Jaggers, Mr (GE) Miss Havisham’s lawyer, who was also employed by Magwitch

to handle all the business connected with Pip’s ‘great expectations’. Pip first sees him at Satis House: ‘He was a burly man of an exceedingly dark complexion, with an exceedingly large head and a corresponding large hand. He took my chin in his large hand and turned up my face to have a look at me by the light of the candle. He was prematurely bald on the top of his head, and had bushy black eyebrows that wouldn’t lie down, but stood up bristling. His eyes were set very deep in his head, and were disagreeably sharp and suspicious.
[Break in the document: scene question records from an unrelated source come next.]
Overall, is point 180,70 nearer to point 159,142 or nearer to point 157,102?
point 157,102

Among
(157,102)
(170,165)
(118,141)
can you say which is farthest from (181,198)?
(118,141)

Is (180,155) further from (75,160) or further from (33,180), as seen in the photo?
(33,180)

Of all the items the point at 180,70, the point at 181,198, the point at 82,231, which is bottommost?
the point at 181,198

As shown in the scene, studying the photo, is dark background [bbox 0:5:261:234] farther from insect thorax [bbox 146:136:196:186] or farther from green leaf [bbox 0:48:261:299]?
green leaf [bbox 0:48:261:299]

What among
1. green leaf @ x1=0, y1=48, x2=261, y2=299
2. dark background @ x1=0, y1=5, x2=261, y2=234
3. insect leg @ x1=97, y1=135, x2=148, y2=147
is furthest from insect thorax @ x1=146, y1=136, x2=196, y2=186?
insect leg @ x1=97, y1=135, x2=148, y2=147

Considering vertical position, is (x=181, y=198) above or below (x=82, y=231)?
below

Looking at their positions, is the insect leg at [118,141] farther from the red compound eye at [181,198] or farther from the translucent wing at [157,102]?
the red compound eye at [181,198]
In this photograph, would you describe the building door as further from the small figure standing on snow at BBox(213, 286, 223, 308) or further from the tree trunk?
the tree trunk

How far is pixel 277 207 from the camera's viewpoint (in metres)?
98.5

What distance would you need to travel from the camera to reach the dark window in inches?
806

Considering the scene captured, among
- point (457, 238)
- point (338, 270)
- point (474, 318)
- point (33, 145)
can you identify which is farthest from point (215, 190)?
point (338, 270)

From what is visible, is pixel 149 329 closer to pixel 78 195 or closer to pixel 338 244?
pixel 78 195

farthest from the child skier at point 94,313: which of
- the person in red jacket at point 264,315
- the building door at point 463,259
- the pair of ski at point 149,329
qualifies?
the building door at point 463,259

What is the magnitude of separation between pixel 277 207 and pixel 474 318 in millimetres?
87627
He had a large watch chain, and strong black dots where his beard and whiskers would have been if he had let them . . . his hand smelt of scented soap.’ He has an abrupt and disconcerting manner, expressing himself with a lawyer’s extreme caution; he is held in awe by his clients. This professional manner of his, according to Wemmick, his clerk, was deliberately mysterious: ‘Always seems to me . . . as if he had set a man-trap and was watching it. Suddenly-quick – you’re caught!’ He is, says Wemmick, as deep as Australia: ‘If there was anything deeper . . . he’d be it.’ It somehow seems appropriate that Jaggers should have been fascinated by the uncouth Bentley Drummle, whom he called the ‘Spider’. He employs as his housekeeper a woman named Molly, whose acquittal for murder he had secured (despite her guilt) and whose daughter by Magwitch was Estella, whose adoption by Miss Havisham had been arranged by Jaggers (since, as he told Pip, ‘here was one pretty little child out of the heap who could be saved’). (11, 18, 20, 24, 26, 29, 30, 36, 40, 48, 49, 51, 55, 56)

James Dickens gives this name to the servant who waits at table in Mrs Tibbs’s boarding-house (SB: ‘Tales: The Boarding-House’), Mr Brook Dingwall’s servant (SB: ‘Tales: Sentiment’), and the Bayham Badgers’ butler (BH 13).